Hilden · Nicht zuletzt aufgrund des Terroranschlages am 7. Oktober auf Israel hat sich die geopolitische Lage weiter verschärft. Konflikte wie der im Gazastreifen könnten weitere Fluchtbewegungen in Richtung Europa auslösen, und damit steht auch Hilden vor der Aufgabe, diesen und Menschen aus anderen Regionen der Welt im Kriegszustand eine Unterkunft zu bieten.

 Die Wiederhold-Villa stand einst an der Düsseldorfer Straße 101. Ist das der Standort für eine neue Flüchtlingsunterkunft?

Die Wiederhold-Villa stand einst an der Düsseldorfer Straße 101. Ist das der Standort für eine neue Flüchtlingsunterkunft?

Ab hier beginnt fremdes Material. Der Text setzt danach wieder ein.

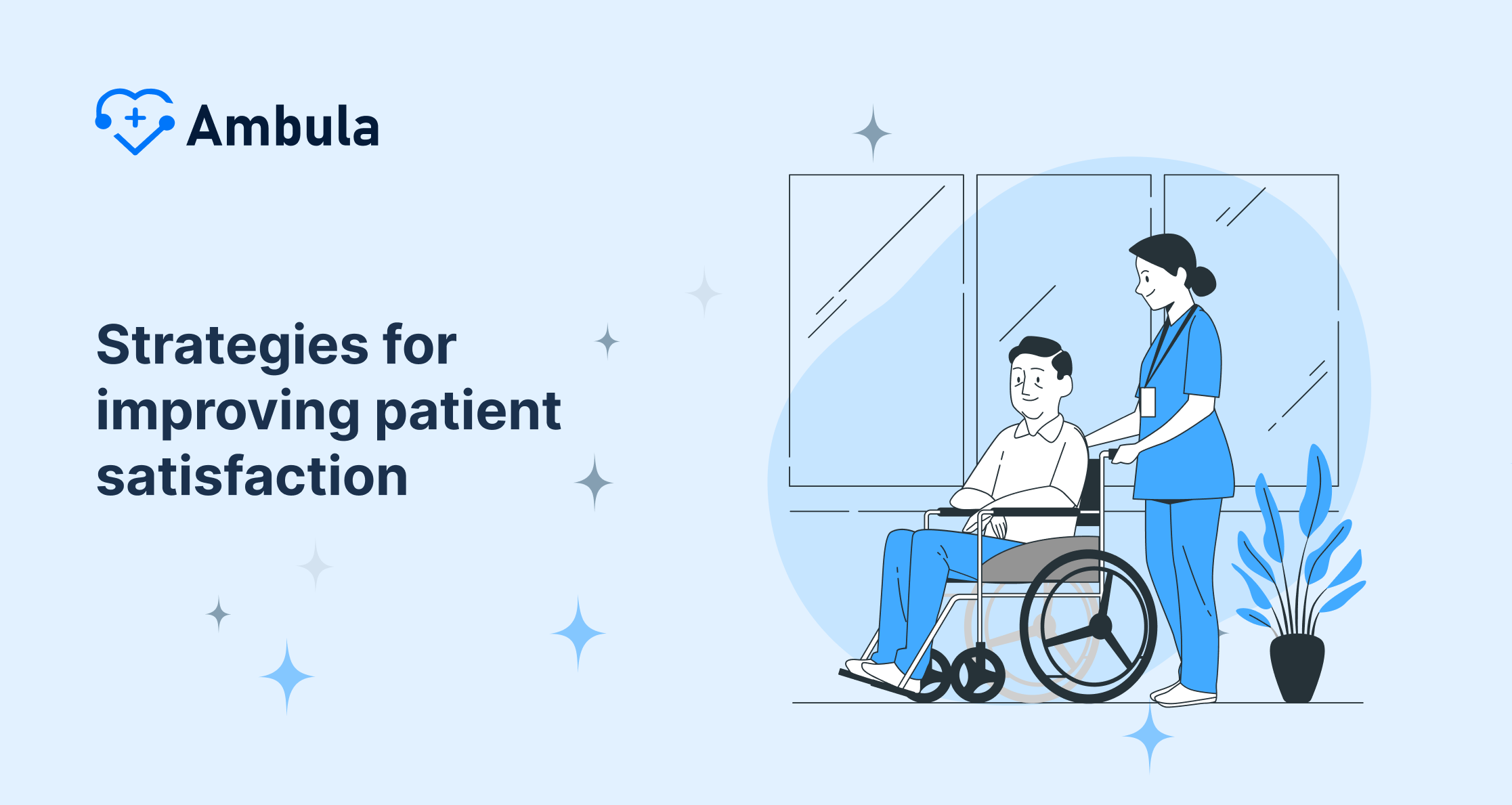 Ambula

Strategies for improving patient satisfaction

Foto: Köhlen, Stephan (teph)

Im Oktober wurde bekannt, dass die Sporthalle am Weidenweg genutzt werden soll, um bis zu 100 Personen unterzubringen, jedoch nur provisorisch. In Hilden muss also mangels Alternativen gebaut werden. Der Bedarf sei unstrittig, betonte Peter Palitza, Leiter des Amtes für Gebäudemanagement der Stadt Hilden, in der Sitzung des Ausschusses für Umwelt- und Klimaschutz am 9. November. Er betonte: „Die Sporthalle ist keine Dauerlösung.“ Die Verwaltung favorisiert einen Neubau an der Düsseldorfer Straße mit einer Kapazität für mindestens 200 Menschen. Den Neubau auf den Weg zu bringen, das sei quasi die Quadratur des Kreises, so Palitza, der die wesentlichen Anforderungen nannte: Man müsse für eine Unterbringung in nachhaltiger Qualität sorgen, mit Photovoltaik auf dem Dach und Wärmepumpe. Und weil die Zeit drängt, müsse es sich um ein Gebäude in Modulbauweise handeln, so seine Einschätzung.